- [Document section]
* * * * *

Transformer models combine an encoder-decoder architecture with a text-processing mechanism and have revolutionized how language models are trained. An encoder converts raw, unannotated text into representations known as embeddings; the decoder takes these embeddings together with previous outputs of the model, and successively predicts each word in a sentence.
Using fill-in-the-blank guessing, the encoder learns how words and sentences relate to each other, building up a powerful representation of language without having to label parts of speech and other grammatical features. Transformers, in fact, can be pretrained at the outset without a particular task in mind. After these powerful representations are learned, the models can later be specialized—with much less data—to perform a requested task.
Several innovations make this possible. Transformers process words in a sentence simultaneously, enabling text processing in parallel, speeding up training. Earlier techniques including recurrent neural networks (RNNs) processed words one by one. Transformers also learned the positions of words and their relationships—this context enables them to infer meaning and disambiguate words such as “it” in long sentences.
By eliminating the need to define a task upfront, transformers made it practical to pretrain language models on vast amounts of raw text, enabling them to grow dramatically in size. Previously, labeled data was gathered to train one model on a specific task. With transformers, one model trained on a massive amount of data can be adapted to multiple tasks by fine-tuning it on a small amount of labeled task-specific data.

* * * * *

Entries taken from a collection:
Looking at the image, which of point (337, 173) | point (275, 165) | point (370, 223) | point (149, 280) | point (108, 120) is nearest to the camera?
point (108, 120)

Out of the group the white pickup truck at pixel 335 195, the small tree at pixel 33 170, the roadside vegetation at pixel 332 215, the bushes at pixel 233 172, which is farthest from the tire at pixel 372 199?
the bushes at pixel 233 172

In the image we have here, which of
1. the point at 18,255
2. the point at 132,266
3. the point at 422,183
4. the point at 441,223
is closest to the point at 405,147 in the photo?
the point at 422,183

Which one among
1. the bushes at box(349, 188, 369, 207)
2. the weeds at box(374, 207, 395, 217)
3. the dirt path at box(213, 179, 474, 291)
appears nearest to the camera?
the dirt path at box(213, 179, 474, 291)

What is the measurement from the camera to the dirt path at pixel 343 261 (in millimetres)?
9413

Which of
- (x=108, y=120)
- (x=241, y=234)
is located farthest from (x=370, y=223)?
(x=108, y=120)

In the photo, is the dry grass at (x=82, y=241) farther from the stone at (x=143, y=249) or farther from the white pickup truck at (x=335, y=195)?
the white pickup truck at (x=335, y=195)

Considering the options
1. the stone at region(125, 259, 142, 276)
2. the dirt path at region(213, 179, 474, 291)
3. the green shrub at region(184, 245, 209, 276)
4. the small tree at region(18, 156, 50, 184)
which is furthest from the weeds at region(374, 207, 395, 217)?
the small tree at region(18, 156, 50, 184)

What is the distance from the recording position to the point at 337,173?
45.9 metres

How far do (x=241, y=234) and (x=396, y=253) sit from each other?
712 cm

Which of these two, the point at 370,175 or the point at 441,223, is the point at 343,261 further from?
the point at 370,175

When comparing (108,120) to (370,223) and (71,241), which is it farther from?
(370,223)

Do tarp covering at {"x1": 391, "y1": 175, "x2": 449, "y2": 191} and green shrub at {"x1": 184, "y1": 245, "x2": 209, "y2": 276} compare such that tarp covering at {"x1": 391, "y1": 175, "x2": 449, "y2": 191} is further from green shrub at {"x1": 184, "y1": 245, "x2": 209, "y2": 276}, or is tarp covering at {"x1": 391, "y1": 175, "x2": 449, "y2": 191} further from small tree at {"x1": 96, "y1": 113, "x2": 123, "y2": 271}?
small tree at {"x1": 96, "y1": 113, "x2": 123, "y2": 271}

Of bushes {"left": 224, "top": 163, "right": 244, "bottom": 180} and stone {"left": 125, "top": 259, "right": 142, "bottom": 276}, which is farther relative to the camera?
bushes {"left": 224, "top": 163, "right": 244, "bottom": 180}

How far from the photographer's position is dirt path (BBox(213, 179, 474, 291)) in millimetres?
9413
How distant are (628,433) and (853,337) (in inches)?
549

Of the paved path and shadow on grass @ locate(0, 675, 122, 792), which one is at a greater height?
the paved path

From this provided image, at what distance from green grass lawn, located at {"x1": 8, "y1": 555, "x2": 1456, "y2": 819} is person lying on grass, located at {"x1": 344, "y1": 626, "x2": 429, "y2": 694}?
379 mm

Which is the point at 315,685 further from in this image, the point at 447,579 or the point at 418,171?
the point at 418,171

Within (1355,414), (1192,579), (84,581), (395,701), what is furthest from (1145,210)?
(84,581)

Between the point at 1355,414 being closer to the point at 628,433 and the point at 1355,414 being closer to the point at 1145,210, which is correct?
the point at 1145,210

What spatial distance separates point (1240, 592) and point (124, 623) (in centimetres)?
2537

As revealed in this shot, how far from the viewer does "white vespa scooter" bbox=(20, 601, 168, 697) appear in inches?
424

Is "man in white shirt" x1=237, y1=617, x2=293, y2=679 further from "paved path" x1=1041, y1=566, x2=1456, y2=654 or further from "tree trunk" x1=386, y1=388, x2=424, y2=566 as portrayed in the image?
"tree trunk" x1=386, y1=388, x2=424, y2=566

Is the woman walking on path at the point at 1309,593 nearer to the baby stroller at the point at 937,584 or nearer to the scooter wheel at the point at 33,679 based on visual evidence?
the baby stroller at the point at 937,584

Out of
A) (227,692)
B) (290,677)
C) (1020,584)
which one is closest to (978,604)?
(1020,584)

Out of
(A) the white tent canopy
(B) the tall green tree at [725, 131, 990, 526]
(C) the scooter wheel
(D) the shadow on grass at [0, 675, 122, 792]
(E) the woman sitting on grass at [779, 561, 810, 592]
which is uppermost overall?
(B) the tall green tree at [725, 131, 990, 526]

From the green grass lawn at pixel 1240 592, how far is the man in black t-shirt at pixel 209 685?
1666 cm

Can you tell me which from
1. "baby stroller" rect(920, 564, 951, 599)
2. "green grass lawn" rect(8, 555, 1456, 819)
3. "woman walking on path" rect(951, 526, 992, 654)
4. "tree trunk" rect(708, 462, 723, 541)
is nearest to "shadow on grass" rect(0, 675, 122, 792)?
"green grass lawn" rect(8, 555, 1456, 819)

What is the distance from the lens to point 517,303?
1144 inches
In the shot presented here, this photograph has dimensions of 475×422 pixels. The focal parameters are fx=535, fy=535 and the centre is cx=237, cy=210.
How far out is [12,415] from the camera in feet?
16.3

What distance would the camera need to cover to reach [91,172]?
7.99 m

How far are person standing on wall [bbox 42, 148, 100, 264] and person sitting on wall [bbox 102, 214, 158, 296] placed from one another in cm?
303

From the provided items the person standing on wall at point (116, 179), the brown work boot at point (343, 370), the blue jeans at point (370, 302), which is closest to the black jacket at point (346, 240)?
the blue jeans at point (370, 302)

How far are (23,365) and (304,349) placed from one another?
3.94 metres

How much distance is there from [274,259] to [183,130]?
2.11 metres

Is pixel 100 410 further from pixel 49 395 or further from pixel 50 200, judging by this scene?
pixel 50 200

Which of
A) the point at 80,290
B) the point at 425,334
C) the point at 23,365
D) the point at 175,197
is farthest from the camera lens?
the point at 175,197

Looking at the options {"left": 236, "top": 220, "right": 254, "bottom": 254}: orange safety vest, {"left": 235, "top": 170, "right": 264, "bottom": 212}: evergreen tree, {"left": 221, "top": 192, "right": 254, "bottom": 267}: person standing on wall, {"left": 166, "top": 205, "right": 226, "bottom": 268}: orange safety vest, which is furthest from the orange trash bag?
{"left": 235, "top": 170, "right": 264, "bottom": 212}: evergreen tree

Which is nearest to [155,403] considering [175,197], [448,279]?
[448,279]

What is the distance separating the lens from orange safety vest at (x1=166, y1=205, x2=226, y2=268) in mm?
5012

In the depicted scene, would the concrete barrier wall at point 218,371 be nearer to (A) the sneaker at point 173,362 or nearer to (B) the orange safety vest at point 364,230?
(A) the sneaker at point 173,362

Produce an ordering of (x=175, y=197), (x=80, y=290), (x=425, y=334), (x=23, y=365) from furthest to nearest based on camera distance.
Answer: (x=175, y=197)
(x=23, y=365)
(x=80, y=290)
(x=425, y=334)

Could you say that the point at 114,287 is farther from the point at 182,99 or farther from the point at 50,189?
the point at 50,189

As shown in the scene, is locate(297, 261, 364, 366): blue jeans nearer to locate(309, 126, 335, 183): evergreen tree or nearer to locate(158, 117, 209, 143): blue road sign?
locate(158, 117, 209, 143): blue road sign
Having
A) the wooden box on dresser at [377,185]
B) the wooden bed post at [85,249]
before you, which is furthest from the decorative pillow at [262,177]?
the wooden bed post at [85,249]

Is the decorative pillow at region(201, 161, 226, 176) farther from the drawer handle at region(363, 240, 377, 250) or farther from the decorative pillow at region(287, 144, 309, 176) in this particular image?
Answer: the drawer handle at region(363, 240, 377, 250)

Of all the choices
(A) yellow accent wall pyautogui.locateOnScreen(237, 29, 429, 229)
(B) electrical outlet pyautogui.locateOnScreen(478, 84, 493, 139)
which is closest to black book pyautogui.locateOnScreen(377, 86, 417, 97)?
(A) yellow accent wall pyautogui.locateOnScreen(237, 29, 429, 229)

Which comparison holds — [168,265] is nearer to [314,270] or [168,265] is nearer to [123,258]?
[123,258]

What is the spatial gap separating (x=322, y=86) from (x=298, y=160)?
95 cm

* * * * *

- [Exercise instructions]
1. Decide whether each statement below agrees with the transformer text, answering yes or no and quoting the deciding words of the text: (a) Transformers process the words of a sentence one at a time. (b) The encoder turns raw, unannotated text into embeddings. (c) After pretraining, the models can be specialized for a task using much less data.
2. Write out the part of the transformer text that opens with the words containing "Several innovations make" and closes with "labeled task-specific data.".

- [Solutions to each task]
1.
(a) No: "Transformers process words in a sentence simultaneously, enabling text processing in parallel, speeding up training."
(b) Yes: "An encoder converts raw, unannotated text into representations known as embeddings"
(c) Yes: "the models can later be specialized—with much less data—to perform a requested task."

2.
Several innovations make this possible. Transformers process words in a sentence simultaneously, enabling text processing in parallel, speeding up training. Earlier techniques including recurrent neural networks (RNNs) processed words one by one. Transformers also learned the positions of words and their relationships—this context enables them to infer meaning and disambiguate words such as “it” in long sentences.
By eliminating the need to define a task upfront, transformers made it practical to pretrain language models on vast amounts of raw text, enabling them to grow dramatically in size. Previously, labeled data was gathered to train one model on a specific task. With transformers, one model trained on a massive amount of data can be adapted to multiple tasks by fine-tuning it on a small amount of labeled task-specific data.